The thing that I’ve been noticing more often is the free talking and mood swings. It’s gotten to the point where I dread weekends because that’s when I notice it most. He’ll come home from work on Friday and talk nonstop. Normally he’s a quieter guy and he says that’s because I talk so much (which I’ve been working on because I really do talk too much). He’ll get all lovey and then when he notices I’m annoyed and don’t respond he’ll say “fine I just won’t talk” and gets pouty. This literally happens like every weekend now. It’s like he’s a child. When he gets this way I just try to force him to go to bed.
I had posted earlier, but I hadn't really read this, above...
Two things here really jump out at me.
I am not buying the 'forgets to go to the bathroom' thing as any kind of normal situation or behavior.
Many people have to get up at night to go to the bathroom (think about pregnant women!!!)
There are such things as sleep disorders and sleep-walking. But this does not sound like what is going on, to me. And, it has not been mentioned that there has been any further testing or sleep specialist.

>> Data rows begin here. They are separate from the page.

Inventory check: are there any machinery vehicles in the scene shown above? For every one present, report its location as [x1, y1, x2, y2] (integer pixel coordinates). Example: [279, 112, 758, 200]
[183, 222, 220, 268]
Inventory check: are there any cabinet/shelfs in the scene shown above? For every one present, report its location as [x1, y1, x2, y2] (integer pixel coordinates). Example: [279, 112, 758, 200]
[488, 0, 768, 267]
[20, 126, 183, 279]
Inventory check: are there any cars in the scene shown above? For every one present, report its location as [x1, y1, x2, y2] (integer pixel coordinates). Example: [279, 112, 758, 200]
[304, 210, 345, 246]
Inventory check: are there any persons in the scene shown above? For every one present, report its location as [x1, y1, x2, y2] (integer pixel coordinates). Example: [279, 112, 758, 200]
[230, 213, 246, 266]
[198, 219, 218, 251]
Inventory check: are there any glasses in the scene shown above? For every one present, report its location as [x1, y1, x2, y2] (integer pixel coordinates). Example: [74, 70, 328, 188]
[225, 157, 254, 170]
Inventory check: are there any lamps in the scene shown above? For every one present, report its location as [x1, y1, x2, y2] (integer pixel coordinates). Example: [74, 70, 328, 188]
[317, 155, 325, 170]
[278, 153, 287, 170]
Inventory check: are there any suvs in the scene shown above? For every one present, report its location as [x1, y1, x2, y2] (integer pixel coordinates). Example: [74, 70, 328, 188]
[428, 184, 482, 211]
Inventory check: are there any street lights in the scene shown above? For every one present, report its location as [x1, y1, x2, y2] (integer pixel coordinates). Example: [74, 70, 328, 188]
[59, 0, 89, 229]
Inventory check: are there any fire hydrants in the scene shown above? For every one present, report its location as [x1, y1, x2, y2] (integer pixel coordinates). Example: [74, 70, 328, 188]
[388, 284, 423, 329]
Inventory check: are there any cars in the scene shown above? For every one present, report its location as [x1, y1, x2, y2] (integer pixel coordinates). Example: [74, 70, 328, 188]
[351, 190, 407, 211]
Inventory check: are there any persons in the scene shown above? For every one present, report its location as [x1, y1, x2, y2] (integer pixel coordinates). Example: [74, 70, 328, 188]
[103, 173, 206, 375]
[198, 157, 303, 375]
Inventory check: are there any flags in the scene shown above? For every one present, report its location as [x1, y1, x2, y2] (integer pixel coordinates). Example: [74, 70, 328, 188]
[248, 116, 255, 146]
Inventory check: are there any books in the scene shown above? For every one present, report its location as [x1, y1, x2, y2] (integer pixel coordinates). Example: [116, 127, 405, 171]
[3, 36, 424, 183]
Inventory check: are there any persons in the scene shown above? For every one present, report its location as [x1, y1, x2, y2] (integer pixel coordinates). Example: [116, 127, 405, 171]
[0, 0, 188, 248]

I hate to even post this, but I will go out on a limb, and I would go and search the bathroom(s) in a way that no bathroom has ever been searched.
The second thing that jumps out at me, and truly concerns me, are those last words quoted above. "try to force him to go to bed". That is just not a normal or positive or functional dynamic. Not at all. This seems like their might be some heavier relationship issues here than you might realize.
I am also curious about the 'chatty-annoying-lovey' thing....
I have seen those who just run their mouth, talk more loudly, etc... when drinking.
Usually, that is followed by becoming like sleepy and just kind of passing out in a way. Alcohol is like a type of sedative.
If this is followed by mood swings and becoming angry, etc... That would indicate a problem.
I would suspect that alcohol is not the only issue.
There could be other mental/neurological issues.
There could be issues with other substances.
And, the personal relationship issues as well.
The four ingredients above are not a recipe for success.
I think that this is a very complex situation that can't really be addressed on a chat board.
The end-game is that he (and you as well) need to admit that there are some serious problems, and take very real steps and changes.